Chuva arrasta toneladas de lenha da serra ardida da Lousã
O presidente da Câmara Municipal da Lousã começa por dizer que no meio da catástrofe que toda a região enfrenta por causa da passagem da depressão Kristin, a Lousã assume alguma especificidade em relação aos outros municípios porque foi vítima dos incêndios de agosto de 2025 e agora enfrenta consequências ainda mais gravosas por causa da tempestade. «Por causa dos incêndios, as serras perderam propriedades e capacidade para reter a água da chuva que, por isso, veio por aí abaixo trazendo consigo restos de madeira, troncos, entupindo taludes e pontes», descreveu Vítor Carvalho que, sobre a situação do concelho, lhe ocorria dizer «está todo inundado».
«Já retirámos toneladas de lenha», afirmou o autarca, referindo a panóplia de maquinaria que trazia no terreno em trabalhos de limpeza que pareciam não ter fim.
«Temos todas as freguesias com inundações», relatou o autarca, explicando ainda que os diques estavam «completamente destruídos» e os «canais entupidos».
O dia de ontem foi de limpeza que hoje continuará, contudo, Vítor Carvalho acredita que a maior parte da lenha e detritos arrastados das encostas da serra ardida já terão sido removidos.

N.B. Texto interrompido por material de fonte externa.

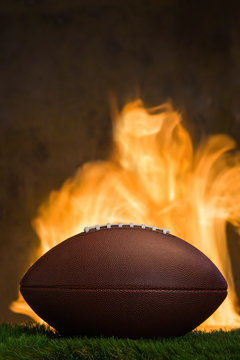 American football ball with fire at the background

Permanecem, contudo, outros danos que a passagem da Kristin provocou no concelho, nomeadamente a obstrução de estradas. Ao dia de ontem o autarca reconheceu que a grande maioria das estradas que tinha sido afetada pela tempestade já estavam abertas à circulação, embora algumas ainda de forma condicionada, no entanto havia ainda aldeias na serra totalmente isoladas. Vale Pereira da Serra, de acordo com o autarca, era a situação mais crítica, mas também Mingachos, em Foz de Arouce, permanecia isolada. «São aldeias com poucos residentes que estão inacessíveis. As pessoas deslocam-se a pé e têm de ter o carro fora da aldeia ou ter alguém que as vá buscar», reconheceu.